Senior leaders at NHS England believe the health service is likely to come close to achieving a key elective care milestone by March 2026, potentially allowing them to claim success on one of the government’s primary performance objectives for the year. The benchmark centres on increasing the proportion of patients starting treatment within 18 weeks of referral to around 65 per cent, a target set as an interim step toward restoring the NHS constitutional standard.
The 18-week referral-to-treatment (RTT) standard has long been a central performance measure in the NHS. Under the NHS Constitution, 92% of patients should begin treatment within 18 weeks of referral, but the service has struggled to meet this benchmark for more than a decade, with the pandemic significantly worsening waiting times. While the 92% target remains the long-term objective, the government and NHS England introduced the 65% milestone for March 2026 as a more realistic short-term goal while the system works to reduce record waiting lists and rebuild capacity.
Gradual improvement in waiting time performance
Recent data indicates modest progress in elective performance. The proportion of patients starting treatment within 18 weeks reached around 61% by mid-2025, representing an improvement from the pandemic-era low of 56.6% in December 2023. Although the improvement is incremental, NHS leaders believe continued gains through increased activity and operational reforms could bring performance close enough to the 65% target by the end of the financial year to demonstrate meaningful progress.
The NHS has expanded elective activity significantly in recent years, with millions more appointments and diagnostic tests delivered as part of a national effort to tackle the backlog created during COVID-19 disruptions and periods of industrial action. Health policymakers view the interim milestone as an important signal that the system is moving in the right direction, even though it remains far from the constitutional standard.
Waiting list pressures remain significant
Despite improvements in performance metrics, the NHS continues to face a large backlog of patients waiting for planned treatment. The referral-to-treatment waiting list stood at around 7.3 million care pathways in late 2025, highlighting the scale of the challenge facing the health service. Long waits can have significant consequences for patients, with research suggesting that delays often lead to worsening health conditions and reduced quality of life.
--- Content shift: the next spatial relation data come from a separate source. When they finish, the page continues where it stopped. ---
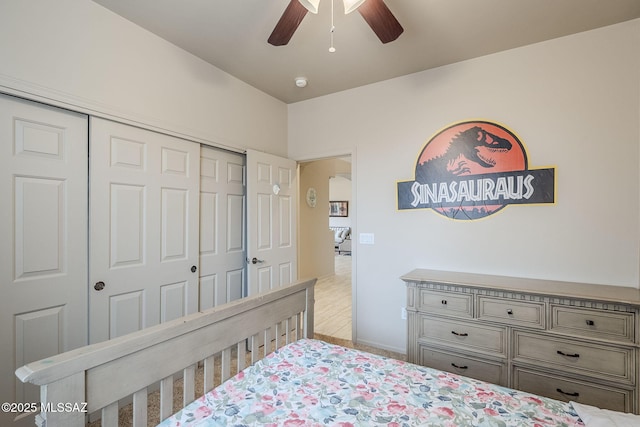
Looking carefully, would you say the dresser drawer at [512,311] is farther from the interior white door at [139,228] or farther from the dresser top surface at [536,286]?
the interior white door at [139,228]

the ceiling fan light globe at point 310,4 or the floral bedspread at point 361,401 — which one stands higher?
the ceiling fan light globe at point 310,4

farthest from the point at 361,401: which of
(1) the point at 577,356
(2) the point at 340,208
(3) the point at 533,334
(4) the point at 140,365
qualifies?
(2) the point at 340,208

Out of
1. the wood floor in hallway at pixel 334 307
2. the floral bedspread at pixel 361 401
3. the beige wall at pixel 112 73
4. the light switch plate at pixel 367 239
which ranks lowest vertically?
the wood floor in hallway at pixel 334 307

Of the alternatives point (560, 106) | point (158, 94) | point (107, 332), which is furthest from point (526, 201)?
point (107, 332)

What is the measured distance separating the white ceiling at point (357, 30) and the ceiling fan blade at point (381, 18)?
0.32 m

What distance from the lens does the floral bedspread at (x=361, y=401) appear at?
985 millimetres

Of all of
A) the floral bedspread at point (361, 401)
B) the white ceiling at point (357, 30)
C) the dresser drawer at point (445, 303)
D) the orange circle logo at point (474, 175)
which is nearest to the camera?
the floral bedspread at point (361, 401)

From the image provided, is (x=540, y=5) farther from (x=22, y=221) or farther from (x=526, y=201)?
(x=22, y=221)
Healthcare organisations have warned that capacity constraints, including shortages of theatre space, staff and diagnostic facilities which remain major barriers to faster progress. Surgical workforce surveys have shown that many clinicians believe additional investment in infrastructure will be essential if the NHS is to meet future waiting time targets.
Digital transformation supporting recovery efforts
Alongside workforce and capacity initiatives, digital health technologies are playing an increasingly important role in efforts to reduce waiting times. The NHS has been expanding the use of electronic patient records, population health analytics and data-driven scheduling systems to improve patient flow and prioritise cases more effectively. These tools help clinicians identify patients with the most urgent clinical need while enabling hospitals to coordinate operating theatre capacity more efficiently.
The NHS App has also been expanded to allow patients to view appointment information and receive updates about their care, reducing administrative workloads and improving communication between providers and patients. Health leaders believe these digital tools could become central to long-term efforts to manage elective demand and improve productivity across hospitals. Although reaching the 65% milestone would represent progress, analysts caution that achieving the full 92% 18-week standard remains a major challenge for the NHS. Experts estimate that performance would need to improve by more than 25% points over the next few years to return to constitutional standards.
Achieving that level of improvement will require sustained increases in elective activity, expansion of diagnostic services and significant operational reforms across the health system. The government’s broader NHS reform strategy aims to support this recovery through a combination of workforce expansion, increased use of the independent sector and greater reliance on digital technologies to streamline care pathways.
A key political and healthcare milestone
Elective waiting times have become one of the most visible indicators of NHS performance and a central political issue in the UK’s health policy debate. For ministers and NHS leaders, approaching the 65% milestone by March 2026 would represent a symbolic step in demonstrating that the system is beginning to recover from the unprecedented pressures of the pandemic and subsequent workforce disruptions. However, health experts stress that the real test will come in the years ahead as the NHS attempts to move beyond incremental improvements and restore the 18-week waiting time standard for the majority of patients across England.